Copy out every line in the items below that contains the string "centimetres". Matches must have the same capitalization.
┄┄┄┄┄┄
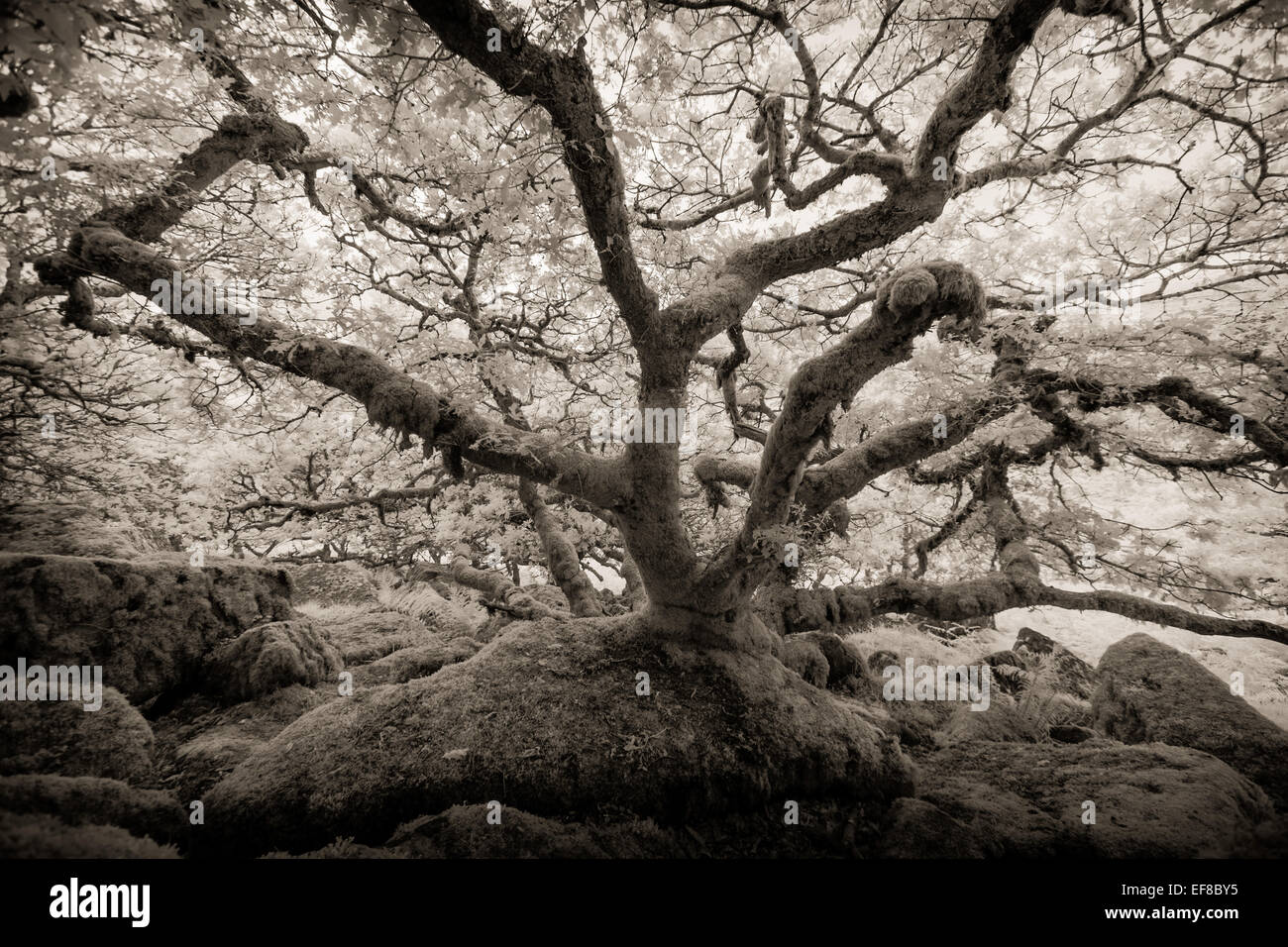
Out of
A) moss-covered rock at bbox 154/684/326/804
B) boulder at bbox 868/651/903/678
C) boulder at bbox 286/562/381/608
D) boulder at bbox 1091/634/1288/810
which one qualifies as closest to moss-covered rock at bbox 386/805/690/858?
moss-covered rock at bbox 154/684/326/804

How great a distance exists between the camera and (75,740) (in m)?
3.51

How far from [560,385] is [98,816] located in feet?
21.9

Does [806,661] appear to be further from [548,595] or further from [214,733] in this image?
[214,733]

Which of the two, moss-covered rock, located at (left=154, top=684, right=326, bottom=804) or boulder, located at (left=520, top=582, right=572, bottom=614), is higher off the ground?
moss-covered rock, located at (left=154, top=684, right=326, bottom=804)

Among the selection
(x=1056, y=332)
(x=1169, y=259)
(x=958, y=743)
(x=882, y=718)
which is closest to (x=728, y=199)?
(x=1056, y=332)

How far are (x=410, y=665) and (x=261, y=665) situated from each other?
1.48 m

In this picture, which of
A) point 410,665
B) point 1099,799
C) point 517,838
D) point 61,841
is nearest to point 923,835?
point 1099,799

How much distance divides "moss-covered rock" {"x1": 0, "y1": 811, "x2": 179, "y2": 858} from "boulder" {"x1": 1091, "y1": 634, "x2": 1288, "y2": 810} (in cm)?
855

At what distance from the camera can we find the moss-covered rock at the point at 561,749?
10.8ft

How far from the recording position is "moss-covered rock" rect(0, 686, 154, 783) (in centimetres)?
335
┄┄┄┄┄┄
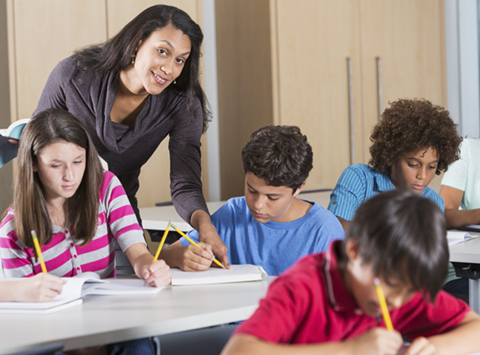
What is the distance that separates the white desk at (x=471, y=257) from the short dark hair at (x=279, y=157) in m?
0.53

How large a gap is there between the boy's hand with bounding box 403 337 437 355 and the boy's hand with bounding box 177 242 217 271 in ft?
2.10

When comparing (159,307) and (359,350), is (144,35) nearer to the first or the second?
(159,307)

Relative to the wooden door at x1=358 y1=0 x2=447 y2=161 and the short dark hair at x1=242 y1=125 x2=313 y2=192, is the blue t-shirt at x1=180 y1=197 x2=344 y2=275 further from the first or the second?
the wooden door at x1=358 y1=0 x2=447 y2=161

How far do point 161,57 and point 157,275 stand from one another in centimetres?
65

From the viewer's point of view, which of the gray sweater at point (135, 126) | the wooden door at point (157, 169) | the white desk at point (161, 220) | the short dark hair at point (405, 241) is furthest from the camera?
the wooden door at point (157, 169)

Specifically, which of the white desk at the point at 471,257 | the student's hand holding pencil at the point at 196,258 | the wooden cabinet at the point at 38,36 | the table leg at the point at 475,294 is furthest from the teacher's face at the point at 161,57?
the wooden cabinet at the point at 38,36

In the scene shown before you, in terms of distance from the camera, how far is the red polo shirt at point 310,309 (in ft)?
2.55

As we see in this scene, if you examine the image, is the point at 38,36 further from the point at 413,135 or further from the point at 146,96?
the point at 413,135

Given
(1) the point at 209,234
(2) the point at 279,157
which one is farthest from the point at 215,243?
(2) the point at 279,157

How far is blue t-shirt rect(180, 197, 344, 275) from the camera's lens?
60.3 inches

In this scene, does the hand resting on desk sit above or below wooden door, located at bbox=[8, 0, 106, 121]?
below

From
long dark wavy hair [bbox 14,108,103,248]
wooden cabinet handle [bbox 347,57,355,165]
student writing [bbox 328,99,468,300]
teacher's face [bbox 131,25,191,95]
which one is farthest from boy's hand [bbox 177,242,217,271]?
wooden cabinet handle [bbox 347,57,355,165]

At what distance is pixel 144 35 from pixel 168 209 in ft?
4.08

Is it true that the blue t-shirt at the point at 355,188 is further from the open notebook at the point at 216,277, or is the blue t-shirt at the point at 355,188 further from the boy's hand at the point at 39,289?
┄┄┄┄┄┄
Solution -
How far from the recording position is "moss-covered rock" rect(0, 686, 154, 783) (in centimetres)?
How far do point 161,57 and point 157,275 stand from one another in centimetres?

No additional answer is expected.